1974(tv) Die preussische Heirat (DE) de Helmut Käutner (ARD 20.10.74), 100 min. – av. Carl Raddatz (Friedrich Wilhelm I), Dagmar Altrichter (la reine Sophie Dorothea von Hannover), Claudia Butenuth (princesse Wilhelmine), Gerd Böckmann (Friedrich, prince héritier), Edwin Noel (Friedrich von Bayreuth). – D’après la comédie « Zopf und Schwert » de Karl Gutzkow (cf. film de 1926), tournée en couleurs à Schloss Ludwigsburg et au HR-Fernsehstudio 1 à Francfort.
Le « Roi-Sergent » inspecte ses beaux soldats (« Der alte und der junge König » de Hans Steinhoff, 1835).

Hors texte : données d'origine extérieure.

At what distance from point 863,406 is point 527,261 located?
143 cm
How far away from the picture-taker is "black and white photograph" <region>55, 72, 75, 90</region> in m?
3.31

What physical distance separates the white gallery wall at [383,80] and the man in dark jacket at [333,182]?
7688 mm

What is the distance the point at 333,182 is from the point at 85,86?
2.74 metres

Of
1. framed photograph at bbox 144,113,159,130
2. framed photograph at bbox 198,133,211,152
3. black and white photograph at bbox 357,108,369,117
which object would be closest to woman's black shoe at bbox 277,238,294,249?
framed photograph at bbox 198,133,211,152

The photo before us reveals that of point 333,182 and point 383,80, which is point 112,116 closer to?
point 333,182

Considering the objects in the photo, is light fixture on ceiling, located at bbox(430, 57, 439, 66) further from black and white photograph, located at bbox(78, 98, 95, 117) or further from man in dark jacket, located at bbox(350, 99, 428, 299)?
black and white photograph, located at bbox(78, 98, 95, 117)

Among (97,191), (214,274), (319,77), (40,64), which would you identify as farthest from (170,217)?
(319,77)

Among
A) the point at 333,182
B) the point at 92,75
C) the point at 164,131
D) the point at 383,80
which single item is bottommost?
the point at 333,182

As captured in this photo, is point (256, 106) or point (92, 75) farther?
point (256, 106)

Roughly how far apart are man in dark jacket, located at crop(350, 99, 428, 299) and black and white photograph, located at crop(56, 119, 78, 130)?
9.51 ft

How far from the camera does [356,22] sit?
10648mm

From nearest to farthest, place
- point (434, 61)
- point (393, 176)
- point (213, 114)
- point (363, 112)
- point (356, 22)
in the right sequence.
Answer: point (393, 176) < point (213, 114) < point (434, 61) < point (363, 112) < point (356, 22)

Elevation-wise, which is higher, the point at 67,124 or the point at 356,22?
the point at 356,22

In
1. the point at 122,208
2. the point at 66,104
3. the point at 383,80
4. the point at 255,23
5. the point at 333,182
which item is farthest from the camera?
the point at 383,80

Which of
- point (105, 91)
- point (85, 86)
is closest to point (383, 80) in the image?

1980(tv) *Der Thronfolger – Die harten Jugendjahre von Friedrich dem Grossen von Preussen [L’Héritier du trône] (DE) d’Oswald Döpke (ZDF 10.8.80), 215 min. (2 parties) – av. Günter Strack (Friedrich Wilhelm I), Maria Schell (la reine Sophie Dorothea von Hannover), Jan Kollwitz (Friedrich, le dauphin), Yvonne May (princesse Wilhelmine), Siegfried Wischnewski (Auguste le Fort), Mijou Kovacs (Anne, comtesse Orczelska), Jan Niklas (ltn. Hans Hermann von Katte).
La jeunesse du dauphin de Prusse, futur Frédéric le Grand, tourmenté par son père. Sa tentative de fuite en France échoue, son meilleur ami Hans Hermann von Katte est décapité sur ordre de son père, lui-même est incarcéré dans la forteresse de Küstrin où il échappe de justesse à la condamnation à mort. En isolement, il se remémore son adolescence, son premier amour rencontré à l’âge de seize ans au carnaval de Dresde, son désintérêt de la politique et de la chose militaire, sa passion pour la littérature et la musique qui met son père en fureur… Accablé de punitions et de privations, il envisage en dernier recours la fuite à l’étranger. De l’illustration soignée, remarquablement interprétée (Strack, Maria Schell, Kollwitz) et historiquement rigoureuse, fabriquée à l’occasion du 200 e anniversaire de la mort de Frédéric le Grand. Un (télé)film écrit par Helmut Pigge qui se démarque de la version nazie de 1935 par son honnêteté et son absence de pathos, et nous épargne la soumission finale du dauphin au diktat paternel.
1981(tv) Der König und sein Narr (Le Roi et son bouffon) (DE) de Frank Beyer ; Ufa-Sender Freies Berlin (SFB 9.9.81), 108 min. – av. Götz George (Friedrich Wilhelm I), Wolfgang Kieling (prof. Jacob Paul von Gundling), Monika Gabriel (Anne de Larrey), Georges Claisse (von Rottemburg), Martin Brandt. – En 1713, le roi de Prusse fait appliquer des mesures d’économie en faveur de l’armée, mais aux dépens de la vie culturelle. Il pousse le savant universel Gundling, enchaîné à la cour et humilié, dans l’alcoolisme et la mort. Scénario de Ulrich Plenzdorf, d’après le roman de Martin Stade (1975).
1984® (tv) August der Starke (DE) de Rudolf Nussgruber. – av. Günter Strack (Friedrich Wilhelm I), cf. (3).